This example Cumin command targets 131 cloud VMs:
cumin -b30 'O{project:tools}' 'id'
Running it in cloud-cumin-03.cloudinfra.eqiad1.wikimedia.cloud completes in about 7 seconds, while running it in cloudcumin1001.eqiad.wmnet completes in about 60 seconds.
(In T323484 we had to increase connect_timeout to 20 seconds in cloudcumin hosts, otherwise it would not even complete.)
Debugging this slowness with @dcaro we uncovered two main reasons and some possible solutions.
Reasons
SSH connections from cloudcumin to a Cloud VM use the so-called "double jump": they first connect to a Squid proxy at install1004.eqiad.wmnet, then to a SSH bastion host at restricted.bastion.wmcloud.org.
- In the bastion, each connection from cloudcumin starts an instance of ssh-key-ldap-lookup, and that eats a lot of CPU, causing the bastion to slow down (load average climbs to more than 10)
- We tried using SSH multiplexing, which resolves the load problem on the bastion (ssh-key-ldap-lookup is called only once), but the shared TCP connection between cloudcumin and the bastion host is always terminated after a few seconds. We suspect the termination is caused by the Squid proxy, because we don't see this behaviour when using a multiplexed connection between our local machines and the bastion.
Possible solutions
- Beefing up the bastion VM with more CPUs and/or optimizing the ssh-key-ldap-lookup script to use fewer resources
- Finding out why the multiplexed connection is terminated after a few seconds
Debugging info
This is the SSH multiplexing configuration that we tried adding to /etc/cumin/ssh_config in cloudcumin1001:
ControlMaster auto ControlPath ~/.ssh/control-%C ControlPersist 10m
Running a manual SSH to establish the shared "Control" connection with verbose logging:
root@cloudcumin1001:~# SSH_AUTH_SOCK=/run/keyholder/proxy.sock ssh -vvv -F /etc/cumin/ssh_config restricted.bastion.wmcloud.org
In another window:
fnegri@cloudcumin1001:~$ sudo cumin -b30 'O{project:tools}' 'id'
Cumin completes a bunch of hosts successfully and very quickly (40 PASS in 6 seconds), then it starts failing. The "Control" connection logs show:
debug3: mux_client_read_packet: read header failed: Broken pipe debug2: Control master terminated unexpectedly Shared connection to restricted.bastion.wmcloud.org closed.

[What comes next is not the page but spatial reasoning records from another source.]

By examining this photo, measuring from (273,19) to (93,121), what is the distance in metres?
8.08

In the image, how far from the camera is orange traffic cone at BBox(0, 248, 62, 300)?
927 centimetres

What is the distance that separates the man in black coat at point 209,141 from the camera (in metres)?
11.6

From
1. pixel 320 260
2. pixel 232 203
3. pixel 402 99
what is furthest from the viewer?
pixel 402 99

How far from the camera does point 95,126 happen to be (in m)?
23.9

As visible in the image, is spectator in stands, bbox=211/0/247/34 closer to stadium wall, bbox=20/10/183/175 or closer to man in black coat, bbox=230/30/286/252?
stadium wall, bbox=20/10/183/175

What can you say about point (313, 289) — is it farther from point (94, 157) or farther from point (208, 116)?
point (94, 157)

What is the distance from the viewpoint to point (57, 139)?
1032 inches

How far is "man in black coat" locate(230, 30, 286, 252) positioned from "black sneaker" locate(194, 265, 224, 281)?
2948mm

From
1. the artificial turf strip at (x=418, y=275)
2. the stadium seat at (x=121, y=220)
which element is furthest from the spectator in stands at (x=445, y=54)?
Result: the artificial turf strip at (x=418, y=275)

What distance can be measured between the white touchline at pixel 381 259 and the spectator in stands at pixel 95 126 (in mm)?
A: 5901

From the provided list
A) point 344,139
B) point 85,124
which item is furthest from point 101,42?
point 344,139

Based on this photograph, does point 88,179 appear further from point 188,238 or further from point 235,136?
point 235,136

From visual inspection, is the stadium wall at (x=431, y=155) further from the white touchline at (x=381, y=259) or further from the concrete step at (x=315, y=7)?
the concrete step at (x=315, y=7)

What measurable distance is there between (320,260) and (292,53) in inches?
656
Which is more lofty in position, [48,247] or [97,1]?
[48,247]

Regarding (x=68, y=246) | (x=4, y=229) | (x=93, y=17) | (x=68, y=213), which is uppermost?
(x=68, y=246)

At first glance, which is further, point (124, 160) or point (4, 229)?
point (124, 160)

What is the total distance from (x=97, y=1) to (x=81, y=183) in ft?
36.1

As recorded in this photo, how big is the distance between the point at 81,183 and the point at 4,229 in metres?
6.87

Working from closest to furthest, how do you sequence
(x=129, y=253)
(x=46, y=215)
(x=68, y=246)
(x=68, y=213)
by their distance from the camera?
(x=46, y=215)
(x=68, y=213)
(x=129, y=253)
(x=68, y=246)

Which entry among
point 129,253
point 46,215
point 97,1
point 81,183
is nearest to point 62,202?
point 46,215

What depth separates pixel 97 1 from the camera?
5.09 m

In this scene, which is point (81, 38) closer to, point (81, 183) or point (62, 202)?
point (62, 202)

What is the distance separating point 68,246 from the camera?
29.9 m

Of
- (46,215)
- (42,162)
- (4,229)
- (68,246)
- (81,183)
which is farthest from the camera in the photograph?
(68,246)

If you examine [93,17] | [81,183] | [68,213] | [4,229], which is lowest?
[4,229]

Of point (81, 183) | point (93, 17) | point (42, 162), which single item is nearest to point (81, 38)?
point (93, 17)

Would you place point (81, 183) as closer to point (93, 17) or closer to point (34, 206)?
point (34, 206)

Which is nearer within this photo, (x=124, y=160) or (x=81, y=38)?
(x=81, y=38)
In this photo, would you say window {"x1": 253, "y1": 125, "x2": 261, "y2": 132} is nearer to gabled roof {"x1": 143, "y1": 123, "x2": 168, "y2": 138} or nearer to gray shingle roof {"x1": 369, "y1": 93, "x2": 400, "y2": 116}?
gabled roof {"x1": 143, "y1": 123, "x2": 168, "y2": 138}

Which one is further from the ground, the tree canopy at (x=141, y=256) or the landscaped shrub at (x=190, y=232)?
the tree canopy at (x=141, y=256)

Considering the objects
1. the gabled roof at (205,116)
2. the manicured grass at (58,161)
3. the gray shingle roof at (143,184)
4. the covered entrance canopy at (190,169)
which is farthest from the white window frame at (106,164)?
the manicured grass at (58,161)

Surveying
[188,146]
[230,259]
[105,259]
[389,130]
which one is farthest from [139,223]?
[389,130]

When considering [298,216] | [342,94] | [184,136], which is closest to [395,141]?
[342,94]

Running a similar "Control" connection from my local machine to the same bastion, Cumin succeeds even with -b 30, so I suspect (but might be wrong) that the Squid proxy is terminating the "Control" connection.
Interestingly, running Cumin in cloudcumin1001 with -b 3 instead of -b 30, it completes successfully, and the "Control" connection is not terminated. So why would Squid terminate the "Control" connection only when 30 sessions are being multiplexed?